The EUR was affected by the global stock market rally and the bearish Dollar. The U.S. stock market rally led investors to buy-back into the EUR, as they looked for returns on buying commodity-linked and higher-yielding currencies in Wednesday’s trading.
Sentiment in the Euro-Zone economy has brightened in the past week following better-than-expected news. The EUR is showing signs of resilience even though there was volatility throughout non-Euro crosses. It will be crucial for traders to identify how the preceding economic indicators from the U.S., Japanese, and other key economies will affect their positions.
Looking ahead to today, the most important economic indicator scheduled to be released from Euro-Zone is German Prelim CPI. Analysts are forecasting this figure to slightly decrease from its previous reading. Traders will be paying close attention to today’s announcement as a better than expected result may continue to boost the EUR in today’s trading.

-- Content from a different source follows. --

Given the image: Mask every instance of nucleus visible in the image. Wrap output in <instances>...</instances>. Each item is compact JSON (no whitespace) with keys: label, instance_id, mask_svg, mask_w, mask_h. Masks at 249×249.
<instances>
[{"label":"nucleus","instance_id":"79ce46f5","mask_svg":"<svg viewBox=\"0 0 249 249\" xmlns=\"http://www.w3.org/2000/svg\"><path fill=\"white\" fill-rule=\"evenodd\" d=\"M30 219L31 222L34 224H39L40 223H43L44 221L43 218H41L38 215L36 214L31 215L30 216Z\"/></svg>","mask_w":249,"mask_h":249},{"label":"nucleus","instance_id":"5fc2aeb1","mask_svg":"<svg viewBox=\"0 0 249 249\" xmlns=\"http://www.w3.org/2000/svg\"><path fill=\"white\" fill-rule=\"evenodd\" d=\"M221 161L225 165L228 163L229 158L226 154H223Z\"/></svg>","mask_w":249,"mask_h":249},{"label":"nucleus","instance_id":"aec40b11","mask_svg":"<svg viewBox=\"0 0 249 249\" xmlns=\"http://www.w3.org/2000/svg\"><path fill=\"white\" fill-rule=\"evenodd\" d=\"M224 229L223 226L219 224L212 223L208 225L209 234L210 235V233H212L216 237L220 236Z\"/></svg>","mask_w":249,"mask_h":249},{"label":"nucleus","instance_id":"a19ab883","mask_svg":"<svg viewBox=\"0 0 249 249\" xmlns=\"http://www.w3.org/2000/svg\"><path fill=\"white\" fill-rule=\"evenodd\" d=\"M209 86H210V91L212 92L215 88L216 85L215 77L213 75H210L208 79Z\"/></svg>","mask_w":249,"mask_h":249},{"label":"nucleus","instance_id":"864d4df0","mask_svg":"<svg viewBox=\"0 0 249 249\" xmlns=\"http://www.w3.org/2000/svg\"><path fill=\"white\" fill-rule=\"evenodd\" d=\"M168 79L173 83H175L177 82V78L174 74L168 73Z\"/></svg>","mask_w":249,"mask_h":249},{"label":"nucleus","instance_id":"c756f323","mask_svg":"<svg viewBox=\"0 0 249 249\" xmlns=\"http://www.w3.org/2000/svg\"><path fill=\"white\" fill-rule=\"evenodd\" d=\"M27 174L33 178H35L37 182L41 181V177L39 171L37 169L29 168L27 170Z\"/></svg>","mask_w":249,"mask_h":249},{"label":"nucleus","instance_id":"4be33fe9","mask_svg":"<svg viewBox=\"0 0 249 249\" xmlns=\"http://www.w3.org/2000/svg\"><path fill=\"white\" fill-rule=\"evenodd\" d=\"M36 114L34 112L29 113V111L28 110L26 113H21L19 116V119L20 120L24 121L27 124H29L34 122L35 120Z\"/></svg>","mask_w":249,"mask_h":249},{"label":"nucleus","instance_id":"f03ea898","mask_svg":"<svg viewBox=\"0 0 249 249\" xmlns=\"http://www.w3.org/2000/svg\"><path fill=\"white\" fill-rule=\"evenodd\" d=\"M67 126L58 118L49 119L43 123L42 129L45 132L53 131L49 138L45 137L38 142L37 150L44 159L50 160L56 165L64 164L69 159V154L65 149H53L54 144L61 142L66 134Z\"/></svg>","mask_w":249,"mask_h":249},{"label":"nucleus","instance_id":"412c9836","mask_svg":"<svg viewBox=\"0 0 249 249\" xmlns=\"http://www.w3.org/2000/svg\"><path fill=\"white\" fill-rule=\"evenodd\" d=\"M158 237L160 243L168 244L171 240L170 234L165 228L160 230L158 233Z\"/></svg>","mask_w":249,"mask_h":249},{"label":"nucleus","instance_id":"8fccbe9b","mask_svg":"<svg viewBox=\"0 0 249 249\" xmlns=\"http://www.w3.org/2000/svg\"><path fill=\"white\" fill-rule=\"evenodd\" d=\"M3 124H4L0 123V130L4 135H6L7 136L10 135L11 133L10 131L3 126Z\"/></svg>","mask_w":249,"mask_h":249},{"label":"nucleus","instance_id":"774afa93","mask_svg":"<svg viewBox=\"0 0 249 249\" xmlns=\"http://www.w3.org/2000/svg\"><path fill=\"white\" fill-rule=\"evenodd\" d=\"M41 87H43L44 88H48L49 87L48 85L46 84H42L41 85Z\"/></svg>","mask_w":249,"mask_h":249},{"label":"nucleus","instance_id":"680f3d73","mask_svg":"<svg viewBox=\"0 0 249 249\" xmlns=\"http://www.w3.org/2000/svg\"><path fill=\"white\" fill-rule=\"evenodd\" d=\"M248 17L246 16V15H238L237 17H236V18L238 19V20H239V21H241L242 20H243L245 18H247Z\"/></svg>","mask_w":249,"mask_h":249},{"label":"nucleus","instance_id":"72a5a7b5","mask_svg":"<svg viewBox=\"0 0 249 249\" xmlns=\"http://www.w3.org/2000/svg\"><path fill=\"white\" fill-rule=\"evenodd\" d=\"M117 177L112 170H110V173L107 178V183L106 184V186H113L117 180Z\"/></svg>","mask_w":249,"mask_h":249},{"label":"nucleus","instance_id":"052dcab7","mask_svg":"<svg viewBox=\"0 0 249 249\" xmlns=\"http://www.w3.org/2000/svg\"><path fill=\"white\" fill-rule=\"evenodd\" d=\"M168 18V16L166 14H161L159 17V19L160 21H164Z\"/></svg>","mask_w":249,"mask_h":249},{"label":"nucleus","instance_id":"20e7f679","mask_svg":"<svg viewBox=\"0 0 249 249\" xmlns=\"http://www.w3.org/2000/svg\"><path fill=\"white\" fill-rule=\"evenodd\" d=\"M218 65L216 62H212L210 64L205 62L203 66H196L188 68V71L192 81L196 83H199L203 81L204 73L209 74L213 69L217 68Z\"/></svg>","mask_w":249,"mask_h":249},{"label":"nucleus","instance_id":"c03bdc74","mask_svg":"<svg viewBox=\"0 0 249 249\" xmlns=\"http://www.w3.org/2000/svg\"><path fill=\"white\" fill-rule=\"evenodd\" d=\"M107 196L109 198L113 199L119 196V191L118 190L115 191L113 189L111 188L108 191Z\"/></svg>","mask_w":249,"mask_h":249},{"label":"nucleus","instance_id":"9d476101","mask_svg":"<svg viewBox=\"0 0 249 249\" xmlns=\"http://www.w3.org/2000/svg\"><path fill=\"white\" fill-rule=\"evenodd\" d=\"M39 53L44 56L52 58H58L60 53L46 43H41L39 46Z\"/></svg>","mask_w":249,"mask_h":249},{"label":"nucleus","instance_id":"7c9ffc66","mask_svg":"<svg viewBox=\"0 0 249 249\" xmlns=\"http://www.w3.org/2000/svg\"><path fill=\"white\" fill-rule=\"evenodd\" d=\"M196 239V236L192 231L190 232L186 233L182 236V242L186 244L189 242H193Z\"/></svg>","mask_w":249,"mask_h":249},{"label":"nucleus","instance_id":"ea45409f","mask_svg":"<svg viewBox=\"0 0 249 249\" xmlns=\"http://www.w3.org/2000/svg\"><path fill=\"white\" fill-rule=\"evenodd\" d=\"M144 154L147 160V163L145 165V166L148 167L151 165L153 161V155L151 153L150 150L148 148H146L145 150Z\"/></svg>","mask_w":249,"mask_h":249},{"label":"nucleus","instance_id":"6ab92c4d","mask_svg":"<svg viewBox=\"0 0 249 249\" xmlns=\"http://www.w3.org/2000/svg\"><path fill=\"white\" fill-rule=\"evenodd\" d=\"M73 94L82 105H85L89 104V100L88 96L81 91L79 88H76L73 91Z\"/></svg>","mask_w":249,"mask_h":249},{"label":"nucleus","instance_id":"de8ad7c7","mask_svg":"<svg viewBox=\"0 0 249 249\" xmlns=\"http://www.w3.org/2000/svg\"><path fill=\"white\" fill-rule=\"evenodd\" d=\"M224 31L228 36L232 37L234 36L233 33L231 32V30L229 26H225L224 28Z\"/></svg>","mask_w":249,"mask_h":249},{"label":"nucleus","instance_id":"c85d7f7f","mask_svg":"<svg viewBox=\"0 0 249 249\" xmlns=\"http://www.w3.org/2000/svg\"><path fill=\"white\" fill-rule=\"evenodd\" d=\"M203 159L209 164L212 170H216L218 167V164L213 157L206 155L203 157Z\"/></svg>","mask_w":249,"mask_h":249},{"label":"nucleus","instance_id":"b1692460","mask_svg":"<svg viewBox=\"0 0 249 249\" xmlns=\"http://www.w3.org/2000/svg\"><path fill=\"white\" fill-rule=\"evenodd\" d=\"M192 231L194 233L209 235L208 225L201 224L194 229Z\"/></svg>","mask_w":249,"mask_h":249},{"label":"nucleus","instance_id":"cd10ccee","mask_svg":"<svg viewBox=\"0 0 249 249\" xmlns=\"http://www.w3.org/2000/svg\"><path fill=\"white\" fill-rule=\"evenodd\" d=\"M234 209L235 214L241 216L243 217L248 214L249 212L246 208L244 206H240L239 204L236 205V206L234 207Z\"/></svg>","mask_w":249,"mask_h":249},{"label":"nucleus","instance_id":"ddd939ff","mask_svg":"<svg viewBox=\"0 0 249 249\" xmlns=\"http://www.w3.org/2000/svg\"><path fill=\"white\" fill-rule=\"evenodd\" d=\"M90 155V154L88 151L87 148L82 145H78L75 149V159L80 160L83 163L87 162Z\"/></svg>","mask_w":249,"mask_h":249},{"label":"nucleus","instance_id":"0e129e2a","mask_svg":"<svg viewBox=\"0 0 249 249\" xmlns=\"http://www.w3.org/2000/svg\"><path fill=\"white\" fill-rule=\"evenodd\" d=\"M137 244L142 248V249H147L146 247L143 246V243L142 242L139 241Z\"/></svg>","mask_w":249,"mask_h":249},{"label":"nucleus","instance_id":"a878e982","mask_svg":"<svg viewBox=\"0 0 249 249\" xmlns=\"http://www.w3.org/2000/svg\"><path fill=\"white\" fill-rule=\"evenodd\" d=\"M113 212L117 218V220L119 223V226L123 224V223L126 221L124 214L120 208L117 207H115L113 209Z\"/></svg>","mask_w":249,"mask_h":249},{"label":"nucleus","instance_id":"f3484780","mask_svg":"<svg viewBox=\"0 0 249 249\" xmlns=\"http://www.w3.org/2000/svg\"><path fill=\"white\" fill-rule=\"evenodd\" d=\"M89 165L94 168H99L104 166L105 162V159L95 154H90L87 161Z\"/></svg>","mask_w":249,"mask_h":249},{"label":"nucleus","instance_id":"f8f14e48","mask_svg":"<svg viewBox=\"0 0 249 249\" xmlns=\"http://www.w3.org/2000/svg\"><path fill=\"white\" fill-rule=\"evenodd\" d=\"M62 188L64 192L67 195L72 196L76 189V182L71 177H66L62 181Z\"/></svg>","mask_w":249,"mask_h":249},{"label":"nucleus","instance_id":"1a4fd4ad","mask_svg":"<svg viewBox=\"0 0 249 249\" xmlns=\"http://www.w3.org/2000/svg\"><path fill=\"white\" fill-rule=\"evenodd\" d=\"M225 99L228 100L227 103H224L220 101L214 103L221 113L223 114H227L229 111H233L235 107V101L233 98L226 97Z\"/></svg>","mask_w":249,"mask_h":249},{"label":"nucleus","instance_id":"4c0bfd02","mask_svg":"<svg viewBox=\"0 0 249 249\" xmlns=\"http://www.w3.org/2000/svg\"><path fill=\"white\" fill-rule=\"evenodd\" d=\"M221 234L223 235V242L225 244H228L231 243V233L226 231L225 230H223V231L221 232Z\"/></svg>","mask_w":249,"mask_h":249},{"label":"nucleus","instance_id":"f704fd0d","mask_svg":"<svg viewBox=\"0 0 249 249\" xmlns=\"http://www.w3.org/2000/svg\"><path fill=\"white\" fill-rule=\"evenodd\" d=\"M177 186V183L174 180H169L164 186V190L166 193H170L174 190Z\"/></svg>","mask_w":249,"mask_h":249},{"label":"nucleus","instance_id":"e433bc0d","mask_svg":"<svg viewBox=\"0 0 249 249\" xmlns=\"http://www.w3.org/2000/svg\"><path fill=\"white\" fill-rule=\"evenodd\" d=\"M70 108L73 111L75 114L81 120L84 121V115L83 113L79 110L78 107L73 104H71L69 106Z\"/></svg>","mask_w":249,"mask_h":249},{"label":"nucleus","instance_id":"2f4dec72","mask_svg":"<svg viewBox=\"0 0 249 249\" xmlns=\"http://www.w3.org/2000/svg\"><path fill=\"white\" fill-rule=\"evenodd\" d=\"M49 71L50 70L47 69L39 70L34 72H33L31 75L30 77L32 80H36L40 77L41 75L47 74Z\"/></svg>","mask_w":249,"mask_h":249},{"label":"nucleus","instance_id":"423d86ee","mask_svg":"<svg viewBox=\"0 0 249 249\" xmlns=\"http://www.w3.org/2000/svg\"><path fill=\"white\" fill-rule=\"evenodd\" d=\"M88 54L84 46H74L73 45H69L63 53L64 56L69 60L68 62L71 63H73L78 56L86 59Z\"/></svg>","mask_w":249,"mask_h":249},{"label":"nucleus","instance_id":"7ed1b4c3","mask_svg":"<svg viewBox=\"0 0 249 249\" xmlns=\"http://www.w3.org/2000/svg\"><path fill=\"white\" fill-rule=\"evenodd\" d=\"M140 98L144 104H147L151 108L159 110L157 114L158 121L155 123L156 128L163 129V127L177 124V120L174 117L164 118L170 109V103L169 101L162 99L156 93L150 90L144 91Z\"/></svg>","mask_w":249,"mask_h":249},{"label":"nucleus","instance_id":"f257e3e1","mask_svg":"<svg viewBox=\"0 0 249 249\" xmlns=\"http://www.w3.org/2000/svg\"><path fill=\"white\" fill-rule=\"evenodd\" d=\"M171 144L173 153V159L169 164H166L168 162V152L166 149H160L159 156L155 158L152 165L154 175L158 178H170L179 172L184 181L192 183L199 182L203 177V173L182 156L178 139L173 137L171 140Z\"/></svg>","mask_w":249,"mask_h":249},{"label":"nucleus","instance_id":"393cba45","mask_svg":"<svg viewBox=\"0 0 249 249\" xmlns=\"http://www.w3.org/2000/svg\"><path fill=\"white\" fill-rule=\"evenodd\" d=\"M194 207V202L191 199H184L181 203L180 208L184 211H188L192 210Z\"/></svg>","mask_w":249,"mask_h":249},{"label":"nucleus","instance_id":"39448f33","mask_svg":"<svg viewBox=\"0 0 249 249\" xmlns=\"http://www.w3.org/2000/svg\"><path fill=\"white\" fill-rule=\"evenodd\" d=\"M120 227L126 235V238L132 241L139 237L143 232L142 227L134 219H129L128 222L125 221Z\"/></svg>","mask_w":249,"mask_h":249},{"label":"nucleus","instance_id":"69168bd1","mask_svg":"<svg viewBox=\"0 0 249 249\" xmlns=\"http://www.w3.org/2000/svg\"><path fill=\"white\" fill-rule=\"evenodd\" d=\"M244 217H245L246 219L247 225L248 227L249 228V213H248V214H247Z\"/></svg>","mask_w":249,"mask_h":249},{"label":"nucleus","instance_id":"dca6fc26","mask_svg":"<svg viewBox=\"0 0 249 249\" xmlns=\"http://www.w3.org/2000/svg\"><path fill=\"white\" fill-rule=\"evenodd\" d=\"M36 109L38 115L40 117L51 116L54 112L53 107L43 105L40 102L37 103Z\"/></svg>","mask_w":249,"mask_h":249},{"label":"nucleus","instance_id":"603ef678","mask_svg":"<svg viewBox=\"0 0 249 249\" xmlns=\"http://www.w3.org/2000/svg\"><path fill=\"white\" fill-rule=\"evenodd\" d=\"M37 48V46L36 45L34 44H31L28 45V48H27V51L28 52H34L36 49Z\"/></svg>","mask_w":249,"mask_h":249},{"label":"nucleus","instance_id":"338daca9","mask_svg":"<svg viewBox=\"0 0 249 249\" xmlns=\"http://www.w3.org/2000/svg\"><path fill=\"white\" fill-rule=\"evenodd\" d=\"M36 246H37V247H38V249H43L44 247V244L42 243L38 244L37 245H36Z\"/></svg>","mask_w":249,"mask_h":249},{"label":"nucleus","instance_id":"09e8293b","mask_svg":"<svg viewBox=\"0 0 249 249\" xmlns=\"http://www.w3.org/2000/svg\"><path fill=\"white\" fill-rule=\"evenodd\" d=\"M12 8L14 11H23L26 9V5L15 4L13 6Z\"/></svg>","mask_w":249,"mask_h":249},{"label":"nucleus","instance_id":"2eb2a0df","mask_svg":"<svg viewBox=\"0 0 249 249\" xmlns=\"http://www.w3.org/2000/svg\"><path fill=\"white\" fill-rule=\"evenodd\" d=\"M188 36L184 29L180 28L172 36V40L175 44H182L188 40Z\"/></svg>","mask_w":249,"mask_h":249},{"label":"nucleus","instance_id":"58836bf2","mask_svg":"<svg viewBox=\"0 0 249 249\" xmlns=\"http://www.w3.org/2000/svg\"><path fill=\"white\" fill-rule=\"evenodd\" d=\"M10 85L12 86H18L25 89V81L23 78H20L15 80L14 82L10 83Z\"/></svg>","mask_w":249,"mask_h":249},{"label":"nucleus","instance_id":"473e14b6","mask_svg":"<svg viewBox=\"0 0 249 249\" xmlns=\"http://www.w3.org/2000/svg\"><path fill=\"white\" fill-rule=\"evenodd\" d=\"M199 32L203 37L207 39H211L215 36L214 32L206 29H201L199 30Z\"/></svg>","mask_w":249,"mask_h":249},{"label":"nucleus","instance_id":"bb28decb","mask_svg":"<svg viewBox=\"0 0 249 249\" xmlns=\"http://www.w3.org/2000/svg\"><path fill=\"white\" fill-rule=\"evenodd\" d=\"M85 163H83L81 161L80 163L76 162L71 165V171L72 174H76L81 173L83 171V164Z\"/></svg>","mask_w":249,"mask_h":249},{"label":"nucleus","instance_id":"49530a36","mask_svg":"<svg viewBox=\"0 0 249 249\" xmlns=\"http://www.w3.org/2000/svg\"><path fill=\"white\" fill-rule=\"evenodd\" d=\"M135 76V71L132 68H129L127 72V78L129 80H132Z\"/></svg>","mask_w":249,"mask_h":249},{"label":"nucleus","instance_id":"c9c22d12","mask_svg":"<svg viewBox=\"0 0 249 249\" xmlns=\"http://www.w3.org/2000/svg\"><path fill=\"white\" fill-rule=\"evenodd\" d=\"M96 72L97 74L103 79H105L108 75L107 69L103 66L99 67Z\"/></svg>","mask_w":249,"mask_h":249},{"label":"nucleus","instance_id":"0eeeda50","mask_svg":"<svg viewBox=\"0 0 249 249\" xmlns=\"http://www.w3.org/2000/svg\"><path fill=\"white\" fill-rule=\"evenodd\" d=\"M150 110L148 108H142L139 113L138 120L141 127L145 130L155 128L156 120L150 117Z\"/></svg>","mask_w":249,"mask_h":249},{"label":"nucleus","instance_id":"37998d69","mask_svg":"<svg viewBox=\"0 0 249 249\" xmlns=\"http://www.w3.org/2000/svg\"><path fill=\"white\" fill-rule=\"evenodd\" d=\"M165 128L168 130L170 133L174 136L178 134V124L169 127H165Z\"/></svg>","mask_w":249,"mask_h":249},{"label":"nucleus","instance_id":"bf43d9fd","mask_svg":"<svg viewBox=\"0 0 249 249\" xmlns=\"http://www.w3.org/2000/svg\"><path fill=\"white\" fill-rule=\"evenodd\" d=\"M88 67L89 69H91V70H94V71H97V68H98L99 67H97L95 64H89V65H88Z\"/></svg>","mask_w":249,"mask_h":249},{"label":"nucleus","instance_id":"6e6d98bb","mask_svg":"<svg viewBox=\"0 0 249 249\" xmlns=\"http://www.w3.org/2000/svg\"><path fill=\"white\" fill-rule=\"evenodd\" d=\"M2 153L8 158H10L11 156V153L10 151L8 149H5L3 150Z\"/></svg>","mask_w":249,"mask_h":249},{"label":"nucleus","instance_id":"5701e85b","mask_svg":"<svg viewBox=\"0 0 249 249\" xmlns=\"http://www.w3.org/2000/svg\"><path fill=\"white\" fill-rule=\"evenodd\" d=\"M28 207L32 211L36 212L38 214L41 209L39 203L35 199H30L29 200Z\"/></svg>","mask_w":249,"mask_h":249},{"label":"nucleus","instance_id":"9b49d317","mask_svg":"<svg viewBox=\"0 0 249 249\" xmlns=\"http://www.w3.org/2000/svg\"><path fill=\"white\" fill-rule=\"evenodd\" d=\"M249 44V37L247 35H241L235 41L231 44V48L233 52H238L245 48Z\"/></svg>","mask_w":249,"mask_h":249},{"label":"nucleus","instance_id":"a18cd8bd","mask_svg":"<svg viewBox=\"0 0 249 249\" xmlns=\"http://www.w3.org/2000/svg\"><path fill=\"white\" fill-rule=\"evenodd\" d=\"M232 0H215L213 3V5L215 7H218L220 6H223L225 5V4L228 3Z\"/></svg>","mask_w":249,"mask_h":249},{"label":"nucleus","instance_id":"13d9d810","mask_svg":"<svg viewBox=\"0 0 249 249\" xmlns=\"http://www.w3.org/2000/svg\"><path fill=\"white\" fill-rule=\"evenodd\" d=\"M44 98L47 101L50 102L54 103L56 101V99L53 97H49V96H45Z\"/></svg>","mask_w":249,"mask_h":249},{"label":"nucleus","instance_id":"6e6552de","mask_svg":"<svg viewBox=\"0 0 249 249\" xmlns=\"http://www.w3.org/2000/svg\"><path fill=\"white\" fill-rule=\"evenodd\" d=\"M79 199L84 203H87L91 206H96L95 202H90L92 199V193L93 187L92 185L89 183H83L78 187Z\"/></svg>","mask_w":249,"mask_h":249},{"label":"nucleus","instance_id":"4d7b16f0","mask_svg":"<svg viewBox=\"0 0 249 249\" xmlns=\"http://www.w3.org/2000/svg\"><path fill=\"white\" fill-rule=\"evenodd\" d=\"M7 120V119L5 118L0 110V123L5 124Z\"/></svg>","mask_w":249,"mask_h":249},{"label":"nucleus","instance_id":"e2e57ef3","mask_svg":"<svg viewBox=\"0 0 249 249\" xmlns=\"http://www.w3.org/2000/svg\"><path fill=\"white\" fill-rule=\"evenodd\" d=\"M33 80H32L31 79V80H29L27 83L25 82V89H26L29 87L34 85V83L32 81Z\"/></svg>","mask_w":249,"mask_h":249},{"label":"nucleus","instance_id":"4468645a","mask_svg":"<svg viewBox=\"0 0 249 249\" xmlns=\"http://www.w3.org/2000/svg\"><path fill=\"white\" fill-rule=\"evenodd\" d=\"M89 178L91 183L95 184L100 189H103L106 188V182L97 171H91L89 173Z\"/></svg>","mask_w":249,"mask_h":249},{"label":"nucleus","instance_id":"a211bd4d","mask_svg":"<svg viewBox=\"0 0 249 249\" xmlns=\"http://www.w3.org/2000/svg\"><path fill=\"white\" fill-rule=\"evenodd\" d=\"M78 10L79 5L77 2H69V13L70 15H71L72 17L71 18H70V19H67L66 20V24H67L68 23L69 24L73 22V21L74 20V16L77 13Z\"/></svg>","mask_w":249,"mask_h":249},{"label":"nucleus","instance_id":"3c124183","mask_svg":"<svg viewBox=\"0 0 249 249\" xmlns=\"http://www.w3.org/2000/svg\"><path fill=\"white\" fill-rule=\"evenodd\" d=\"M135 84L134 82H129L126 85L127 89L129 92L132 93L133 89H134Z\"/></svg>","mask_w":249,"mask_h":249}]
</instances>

JPY – Yen Rises against the Majors
The Japanese Yen strengthened against most of its major counterparts yesterday, continuing to prove that for the time being that this is the solid currency that traders can rely on to provide them with steady profits. The Yen extended gains versus the Dollar on Wednesday, to trade at about 87.25. The JPY also saw bullishness against the GBP and closed at 145.80.
Further strengthening could be seen in the Yen if other nations begin to raise interest rates in order to ward off inflation. This could potentially wreak havoc on the Japanese economy by making Japanese exports relatively more expensive when compared to their foreign counterparts. The yen has gained around 14% against the dollar in the past year, hurting earnings for export-dependent Japanese companies.
Crude Oil – Crude Oil Rises on Weak Dollar
Crude oil rose today as the dollar dropped to a 15-month low against the EUR and a government report showed that U.S. fuel demand gained for a second week. Oil increased about 2.6% after the greenback retreated on the Federal Reserve’s signal that it will tolerate a weaker currency.
Expectations that consumers may once again want more oil when the recession bottoms have partly fueled the rally, with traders watching the stock market for economic telltales. There is a reasonable chance that oil prices will continue to be bullish going into next week, providing that the economic situation of the leading economies continues to rapidly improve.
The pair has shown much bullish behavior in the last few days, however the technical data shows that this may soon be corrected. The Relative Strength Index on the 4-hour chart indicates that the pair is veering into overbought territory, meaning a bearish reversal could happen. Going short in trading today may be the best bet.
The RSI on the daily chart indicates that the pair is fluctuating in neutral territory. If the pair should break the 1.6700 mark, traders can expect a bearish correction in the near future. Going short may be a safe move for today.
The pair has recorded much bearish behavior in the past two days. However, the technical data indicates that this trend may reverse soon. For example, the 4-hour chart’s Stochastic Slow signals that a bullish reversal is imminent. An upward trend today is also supported by the daily chart’s RSI. Going long with tight stops may turn out to pay off today.
The daily chart is showing mixed signals with its RSI fluctuating at the neutral territory. However, the 4-hour Chart’s RSI is already floating in the oversold territory indicating that a bullish correction might take place in the near future. Going long with tight stops might be the right strategy today.
The Wild Card
With gold recording strong bullish movements in recent days, the technical analysis indicates that this may soon be corrected. The RSI on the daily chart indicates that the commodity has been overbought for some time, indicating that a bearish reversal may be imminent. Forex traders may want to go short today.